**Task set:**
a) From the "Use:" line at the top of the fenugreek text, list every condition named.
b) Write the next part of the fenugreek text, starting after its final sentence.

Use: loss of appetite, upset stomach, constipation, inflammation of the stomach
Fenugreek is an annual plant in the family Fabaceae, with leaves consisting of three small obovate to oblong leaflets that is native to the Mediterranean region, southern Europe, and western Asia. It is cultivated worldwide as a semiarid crop. Fenugreek is believed to have been brought into cultivation in the Near East. India is a major producer, with fenugreek production in India derived from numerous states.
The seeds are used in cooking, to make medicine, or to hide the taste of other medicine. Fenugreek seeds smell and taste somewhat like maple syrup. Sotolon is responsible for the distinctive maple syrup smell of fenugreek.
Trigonella foenum-graecum seeds (Fenugreek seeds; the main active component of this plant) tend to contain: Trigonelline, a betaine molecule also found in high levels in alfalfa and coffee. 4-hydroxyisoleucine and its precursor, 2-oxoglutarate.

**Record set:**
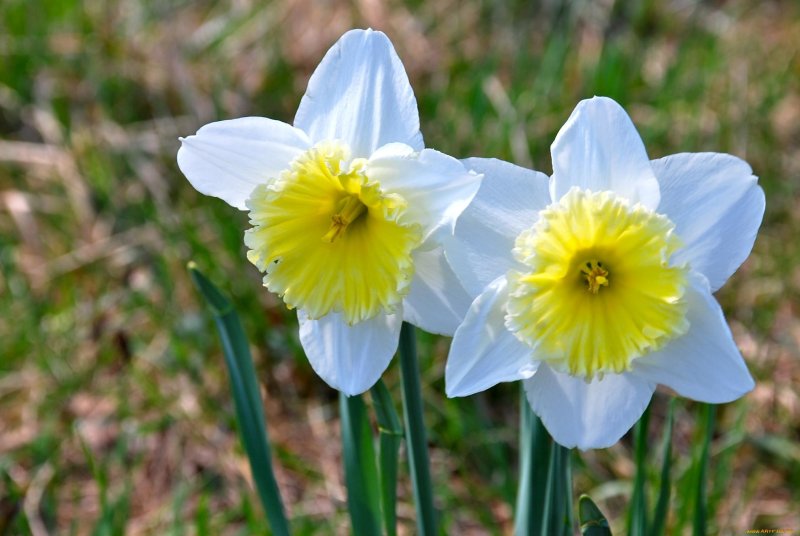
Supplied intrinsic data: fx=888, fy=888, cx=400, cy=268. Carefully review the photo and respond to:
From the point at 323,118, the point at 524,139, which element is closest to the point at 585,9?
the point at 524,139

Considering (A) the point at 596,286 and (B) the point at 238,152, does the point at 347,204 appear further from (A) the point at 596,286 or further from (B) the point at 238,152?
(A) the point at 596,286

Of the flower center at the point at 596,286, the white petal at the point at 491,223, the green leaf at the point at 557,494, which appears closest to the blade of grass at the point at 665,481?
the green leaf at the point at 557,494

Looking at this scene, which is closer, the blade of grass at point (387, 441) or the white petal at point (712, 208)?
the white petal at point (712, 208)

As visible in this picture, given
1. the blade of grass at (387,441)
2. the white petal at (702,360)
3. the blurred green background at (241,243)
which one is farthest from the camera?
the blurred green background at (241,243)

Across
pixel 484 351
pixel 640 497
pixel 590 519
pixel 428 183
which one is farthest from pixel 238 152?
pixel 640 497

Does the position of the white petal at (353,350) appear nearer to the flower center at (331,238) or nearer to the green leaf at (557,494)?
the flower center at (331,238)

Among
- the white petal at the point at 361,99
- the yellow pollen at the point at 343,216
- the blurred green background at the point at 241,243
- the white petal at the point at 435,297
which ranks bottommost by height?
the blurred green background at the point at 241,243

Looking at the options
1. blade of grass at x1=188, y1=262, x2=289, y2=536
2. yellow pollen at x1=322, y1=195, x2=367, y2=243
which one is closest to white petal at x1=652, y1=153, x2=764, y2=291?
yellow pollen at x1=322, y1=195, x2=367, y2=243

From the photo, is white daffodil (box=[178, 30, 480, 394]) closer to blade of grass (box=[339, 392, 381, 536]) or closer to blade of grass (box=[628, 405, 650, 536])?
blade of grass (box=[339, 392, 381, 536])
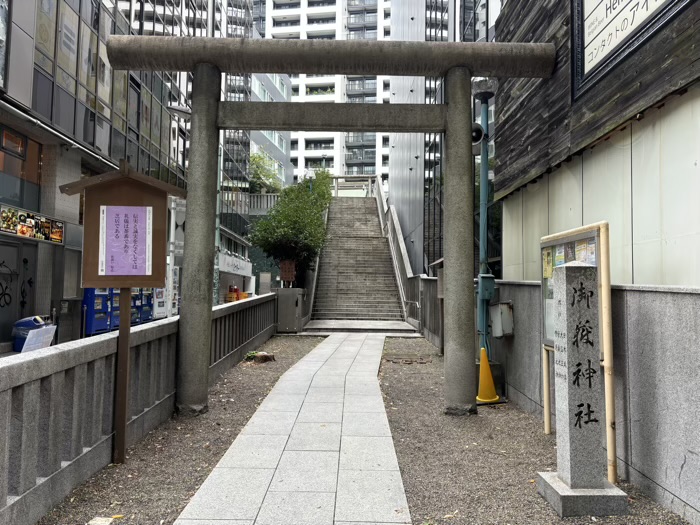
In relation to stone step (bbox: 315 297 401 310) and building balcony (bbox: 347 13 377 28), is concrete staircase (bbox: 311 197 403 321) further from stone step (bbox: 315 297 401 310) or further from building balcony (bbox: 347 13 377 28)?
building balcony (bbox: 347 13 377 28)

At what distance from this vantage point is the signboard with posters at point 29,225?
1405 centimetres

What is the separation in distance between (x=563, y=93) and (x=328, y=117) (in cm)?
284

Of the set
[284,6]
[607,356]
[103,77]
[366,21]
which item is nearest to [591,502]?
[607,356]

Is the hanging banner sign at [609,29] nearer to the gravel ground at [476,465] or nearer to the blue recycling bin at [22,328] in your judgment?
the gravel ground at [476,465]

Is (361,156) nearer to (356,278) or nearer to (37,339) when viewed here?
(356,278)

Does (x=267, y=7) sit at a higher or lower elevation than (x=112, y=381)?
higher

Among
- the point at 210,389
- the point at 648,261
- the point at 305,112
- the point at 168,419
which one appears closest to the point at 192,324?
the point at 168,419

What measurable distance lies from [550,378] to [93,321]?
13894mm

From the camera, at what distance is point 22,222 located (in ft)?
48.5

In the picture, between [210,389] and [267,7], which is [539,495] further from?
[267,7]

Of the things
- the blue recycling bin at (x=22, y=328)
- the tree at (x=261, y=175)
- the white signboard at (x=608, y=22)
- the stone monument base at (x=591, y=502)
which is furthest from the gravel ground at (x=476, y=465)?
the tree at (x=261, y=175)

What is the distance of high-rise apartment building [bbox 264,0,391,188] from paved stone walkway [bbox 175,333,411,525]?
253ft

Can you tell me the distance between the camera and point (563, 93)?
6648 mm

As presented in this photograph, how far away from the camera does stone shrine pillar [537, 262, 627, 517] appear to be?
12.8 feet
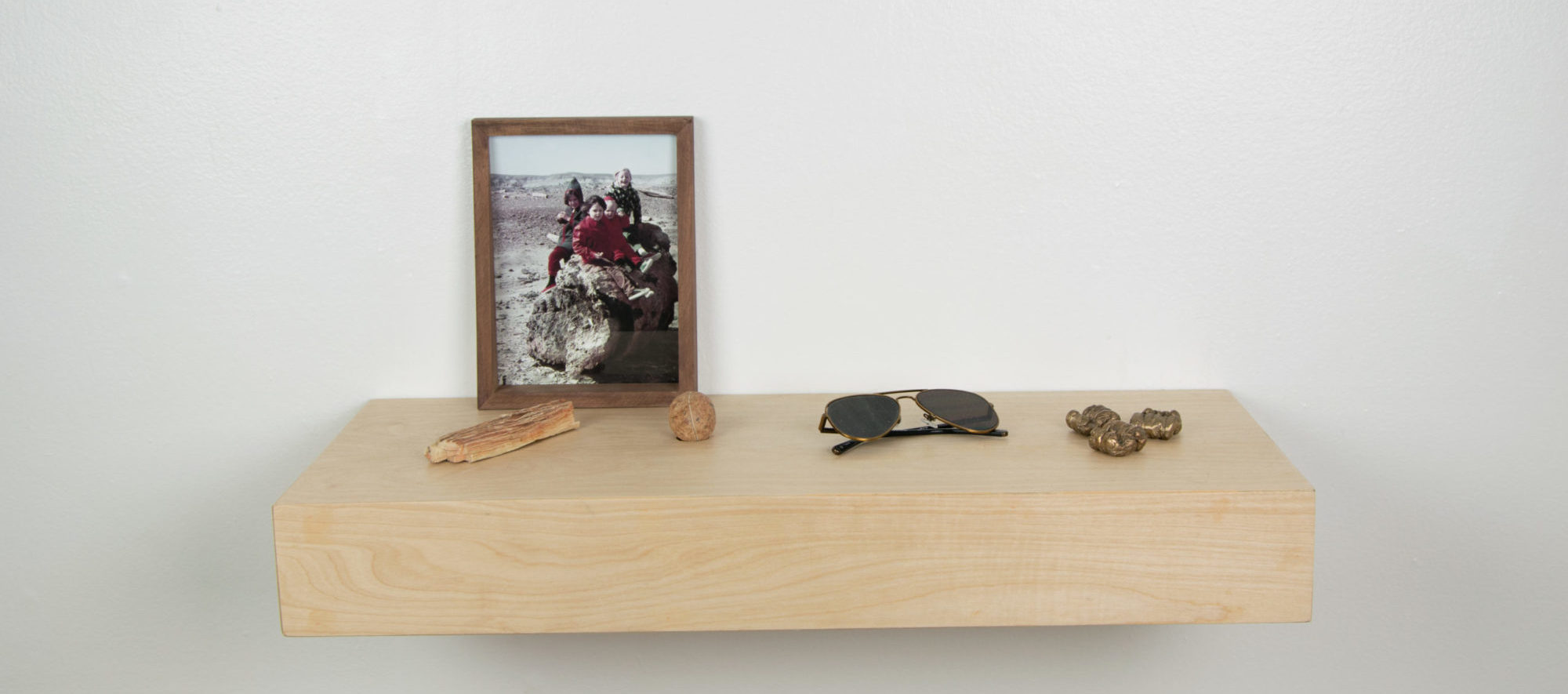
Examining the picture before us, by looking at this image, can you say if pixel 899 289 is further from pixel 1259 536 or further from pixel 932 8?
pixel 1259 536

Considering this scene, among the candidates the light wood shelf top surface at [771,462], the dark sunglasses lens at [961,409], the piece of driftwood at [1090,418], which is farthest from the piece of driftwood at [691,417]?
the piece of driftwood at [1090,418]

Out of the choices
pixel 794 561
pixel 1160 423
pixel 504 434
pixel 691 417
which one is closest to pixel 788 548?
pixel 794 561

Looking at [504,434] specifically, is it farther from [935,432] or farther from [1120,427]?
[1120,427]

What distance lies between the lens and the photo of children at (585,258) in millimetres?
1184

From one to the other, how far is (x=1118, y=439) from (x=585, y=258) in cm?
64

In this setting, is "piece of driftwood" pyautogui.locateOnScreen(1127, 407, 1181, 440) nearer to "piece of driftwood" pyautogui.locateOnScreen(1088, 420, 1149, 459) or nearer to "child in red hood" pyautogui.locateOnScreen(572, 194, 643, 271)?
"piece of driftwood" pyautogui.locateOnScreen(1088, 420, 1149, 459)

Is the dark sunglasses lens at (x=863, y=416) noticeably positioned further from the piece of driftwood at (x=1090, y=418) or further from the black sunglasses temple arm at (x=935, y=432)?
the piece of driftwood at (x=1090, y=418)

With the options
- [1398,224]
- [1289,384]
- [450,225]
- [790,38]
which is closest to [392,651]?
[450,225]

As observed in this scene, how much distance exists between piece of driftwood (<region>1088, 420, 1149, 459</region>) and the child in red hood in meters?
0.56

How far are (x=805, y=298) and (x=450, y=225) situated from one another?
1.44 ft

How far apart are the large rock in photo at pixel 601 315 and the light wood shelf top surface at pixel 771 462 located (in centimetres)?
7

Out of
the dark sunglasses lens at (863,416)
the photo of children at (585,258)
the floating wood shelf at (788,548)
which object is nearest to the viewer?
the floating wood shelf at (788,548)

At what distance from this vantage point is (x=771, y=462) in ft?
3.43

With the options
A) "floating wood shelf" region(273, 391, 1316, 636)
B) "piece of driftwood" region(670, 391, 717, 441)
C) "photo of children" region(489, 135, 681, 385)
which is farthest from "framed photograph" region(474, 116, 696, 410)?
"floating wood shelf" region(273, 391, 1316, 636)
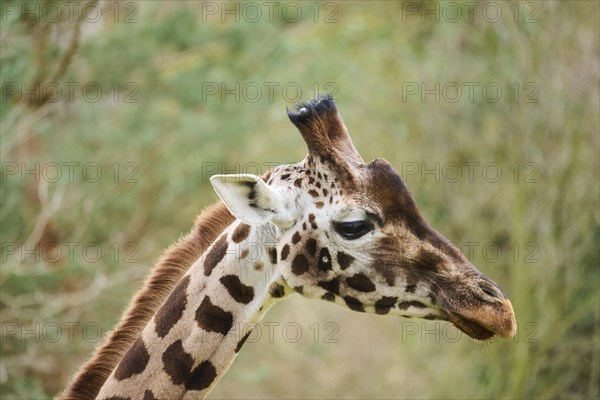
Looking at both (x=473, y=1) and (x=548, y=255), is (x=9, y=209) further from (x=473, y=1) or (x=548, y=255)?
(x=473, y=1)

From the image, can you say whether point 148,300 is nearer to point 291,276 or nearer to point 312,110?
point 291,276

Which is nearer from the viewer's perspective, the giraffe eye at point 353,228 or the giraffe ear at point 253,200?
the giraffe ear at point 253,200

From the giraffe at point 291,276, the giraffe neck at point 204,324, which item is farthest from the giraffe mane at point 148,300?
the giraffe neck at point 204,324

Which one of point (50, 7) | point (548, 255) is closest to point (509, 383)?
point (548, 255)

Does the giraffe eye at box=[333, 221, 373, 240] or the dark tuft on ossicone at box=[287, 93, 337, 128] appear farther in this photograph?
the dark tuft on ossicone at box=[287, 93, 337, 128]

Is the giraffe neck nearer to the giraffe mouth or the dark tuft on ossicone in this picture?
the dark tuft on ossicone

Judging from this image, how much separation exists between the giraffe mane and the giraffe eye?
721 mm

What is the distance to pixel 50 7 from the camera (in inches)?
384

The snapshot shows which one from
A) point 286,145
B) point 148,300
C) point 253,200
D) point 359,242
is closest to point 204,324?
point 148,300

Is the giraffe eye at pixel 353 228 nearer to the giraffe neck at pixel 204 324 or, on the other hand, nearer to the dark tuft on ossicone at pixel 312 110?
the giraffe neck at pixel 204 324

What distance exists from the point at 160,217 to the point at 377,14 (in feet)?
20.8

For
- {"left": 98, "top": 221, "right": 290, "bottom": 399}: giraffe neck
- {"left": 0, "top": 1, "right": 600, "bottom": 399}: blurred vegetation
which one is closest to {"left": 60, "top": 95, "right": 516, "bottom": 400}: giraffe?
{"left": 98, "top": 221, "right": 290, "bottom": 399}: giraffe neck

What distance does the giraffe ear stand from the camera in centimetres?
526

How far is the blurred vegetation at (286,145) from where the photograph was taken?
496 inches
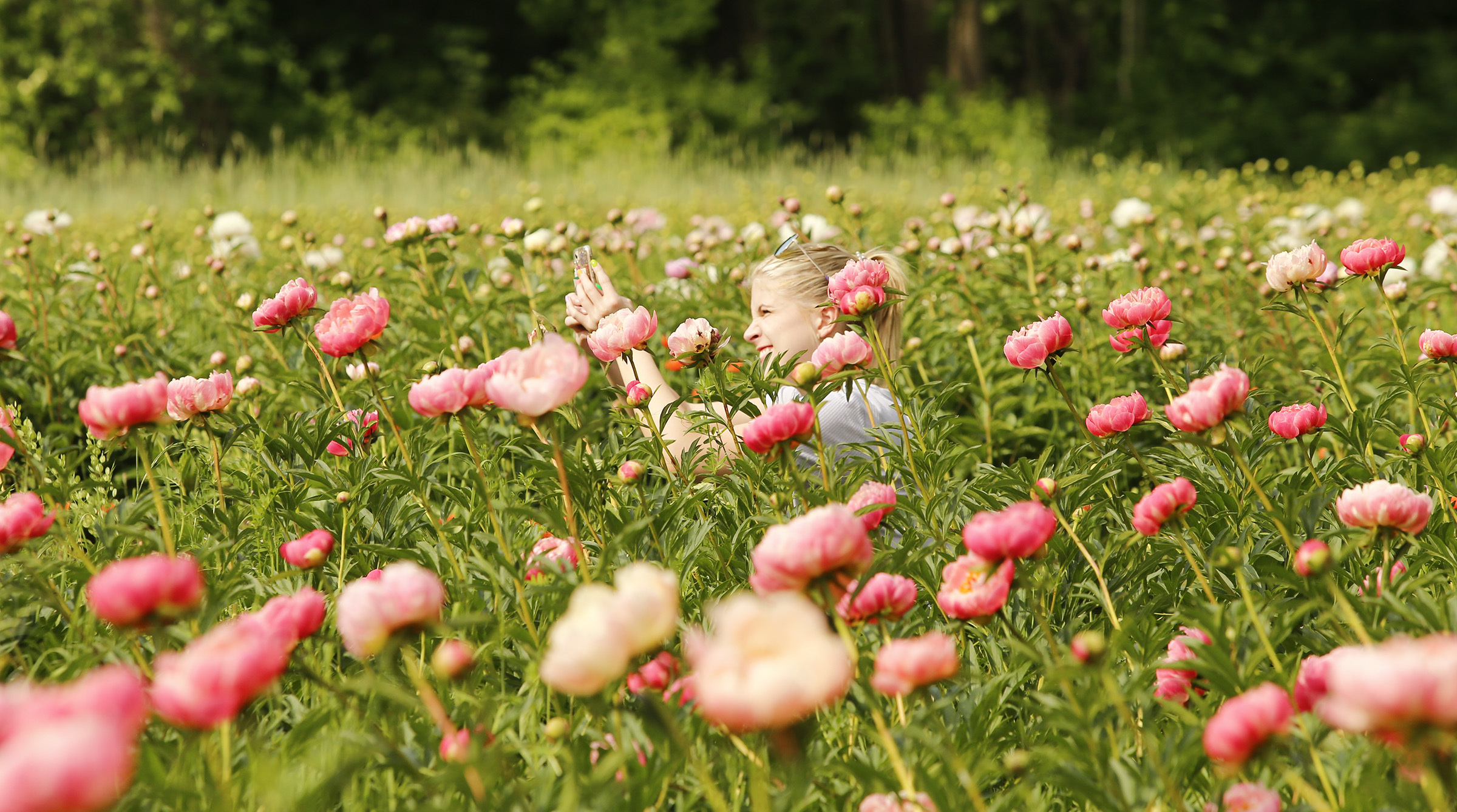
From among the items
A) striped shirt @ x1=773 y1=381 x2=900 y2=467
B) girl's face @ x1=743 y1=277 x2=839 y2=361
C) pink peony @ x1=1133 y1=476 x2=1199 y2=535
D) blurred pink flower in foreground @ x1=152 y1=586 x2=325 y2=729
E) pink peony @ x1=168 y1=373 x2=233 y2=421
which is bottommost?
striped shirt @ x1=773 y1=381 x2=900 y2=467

**Answers to the tasks:**
a) loss of appetite, upset stomach, constipation, inflammation of the stomach

b)
Fenugreek is taken by mouth for digestive problems such as loss of appetite, upset stomach, constipation, inflammation of the stomach Fenugreek is also used for diabetes, painful menstruation, menopause, polycystic ovary syndrome, arthritis, poor thyroid function, and obesity. It is also used for conditions that affect heart health such as "hardening of the arteries" (atherosclerosis) and for high blood levels of certain fats including cholesterol and triglycerides. Fenugreek is used for kidney ailments, a vitamin deficiency disease called beriberi, mouth ulcers, boils, bronchitis, and infection of the tissues beneath the surface of the skin (cellulitis), tuberculosis, chronic coughs, chapped lips, baldness, cancer, Parkinson's disease, and exercise performance. Women who are breast-feeding sometimes use fenugreek to promote milk flow. Fenugreek is sometimes used as a poultice. That means it is wrapped in cloth, warmed, and applied directly to the skin to treat local pain and swelling (inflammation), muscle pain, pain and swelling of lymph nodes (lymphadenitis), pain in the toes (gout), wounds, leg ulcers, and eczema.
Fenugreek appears to slow absorption of sugars in the stomach and stimulate insulin. Both of these effects lower blood sugar in people with diabetes.